Sevgi her şeyin ilacıdır..
Beyaz Diş'in hüzünlü hikayesi beni derinden etkiledi. Jack London'ın eşsiz anlatımıyla hikayeyi adeta yaşadım. Başlangıçta Beyaz Diş'in yavruyken belgesel tadındaki hikayesini gülümseyerek okudum. Yavru kurdun gözünden annesini, babası tek kulağı, doğduğu mağarayı, hayatla ilk tanışmasını ve ilk mücadelelerini hayranlıkla okudum.
Maalesef Beyaz Diş'in hayatı insanla tanışmasıyla altüst oluyor. Beyaz Diş'in tanrı olarak adlandırdığı insanlardan yediği dayakları, gördüğü işkenceleri ta içimde hissettim. Gözyaşlarımı tutamadım.Yaşadıkları yüzünden insanlardan nefret eden Beyaz Diş daha da zalim oluyor.

+++

- [Alıştırma görevi 1]:
Verilen metne göre Beyaz Diş'in daha da zalim olmasının nedeni nedir? Bir ile üç cümle arasında açıklayın.
- [Alıştırma görevi 2]:
Verilen metinde Beyaz Diş insanları ne olarak adlandırıyor?
Aşağıdaki veriler, verilen metinden bağımsız ayrı bir malzemedir.

- [Veri satırları]:
+++

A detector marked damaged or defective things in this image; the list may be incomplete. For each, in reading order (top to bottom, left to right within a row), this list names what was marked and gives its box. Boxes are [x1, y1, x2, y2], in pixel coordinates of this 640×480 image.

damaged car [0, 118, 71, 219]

+++

- [Beklenen çıktı 1]:
Beyaz Diş, tanrı olarak adlandırdığı insanlardan dayak yer ve işkence görür. Yaşadıkları yüzünden insanlardan nefret eden Beyaz Diş daha da zalim olur.

- [Beklenen çıktı 2]:
İnsanları tanrı olarak adlandırıyor.